▶ [DATASET EXCERPTS]:
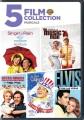 5 film collection. Musicals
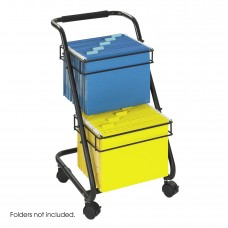 Jazz™ Two-Tier File Cart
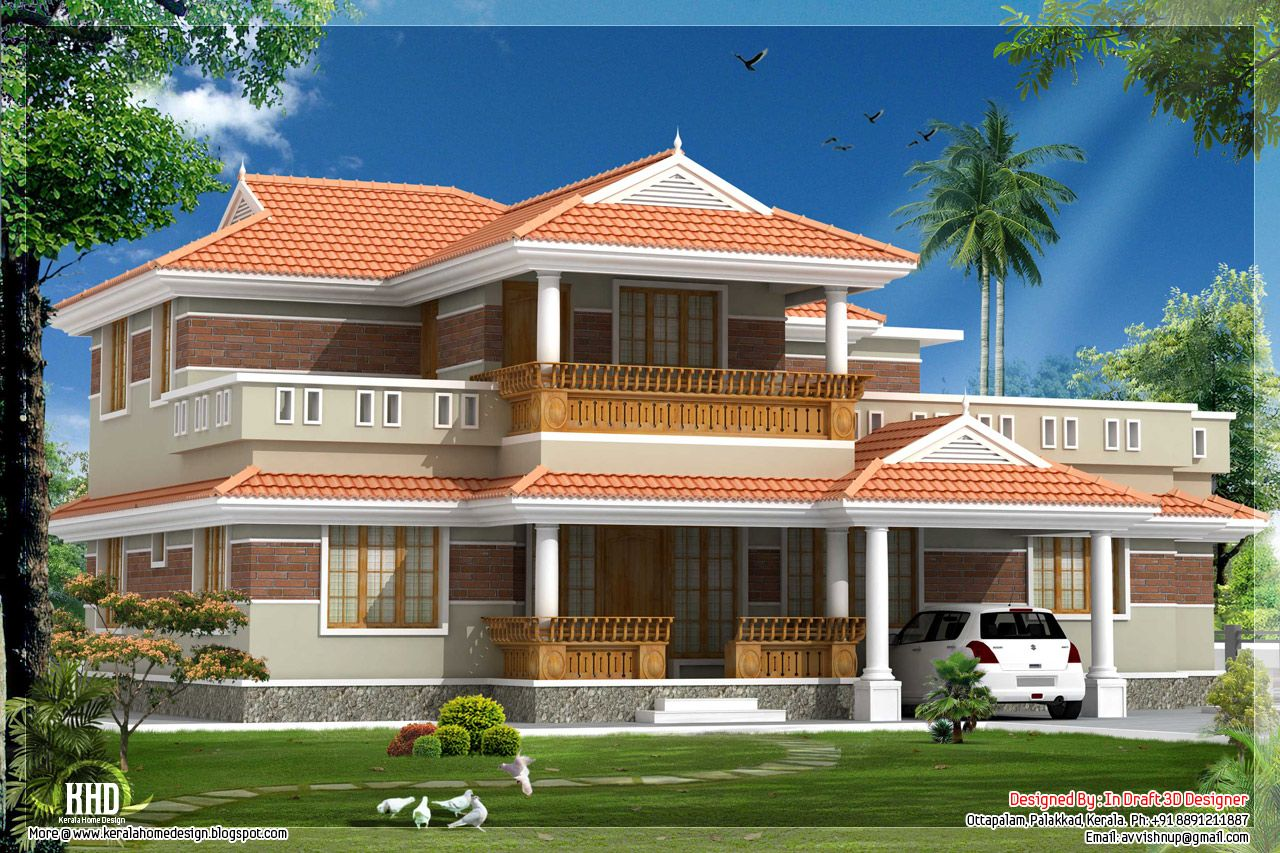 Modern And Traditional Big House In Kerala Hd Image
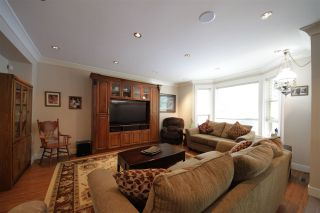 Photo 6: 41437 DRYDEN Road in Squamish: Brackendale House for sale : MLS®# R2088183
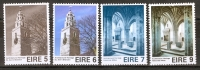 EIRE 1975 Patrimonio Architettonico MNH - Lot. 322 - 1949-... Repubblica D'Irlanda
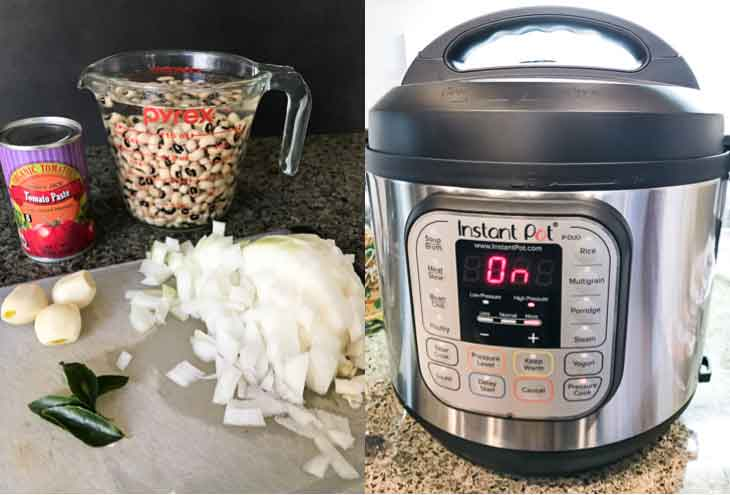A collage of two photographs, one showing the ingredients for vegan black eyed peas recipe and the second showing an instant pot in action.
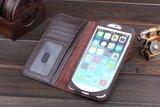 Bookcase hoesje iPhone 6 Plus 6s Plus Wallet Boek lederen bruin_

▶ [INSTRUCTIONS TO FOLLOW]: Could the entries above be written out word for word, pictures excluded?

▶ [WRITTEN REPLY]:
 5 film collection. Musicals
 Jazz™ Two-Tier File Cart
 Modern And Traditional Big House In Kerala Hd Image
 Photo 6: 41437 DRYDEN Road in Squamish: Brackendale House for sale : MLS®# R2088183
 EIRE 1975 Patrimonio Architettonico MNH - Lot. 322 - 1949-... Repubblica D'Irlanda
A collage of two photographs, one showing the ingredients for vegan black eyed peas recipe and the second showing an instant pot in action.
 Bookcase hoesje iPhone 6 Plus 6s Plus Wallet Boek lederen bruin_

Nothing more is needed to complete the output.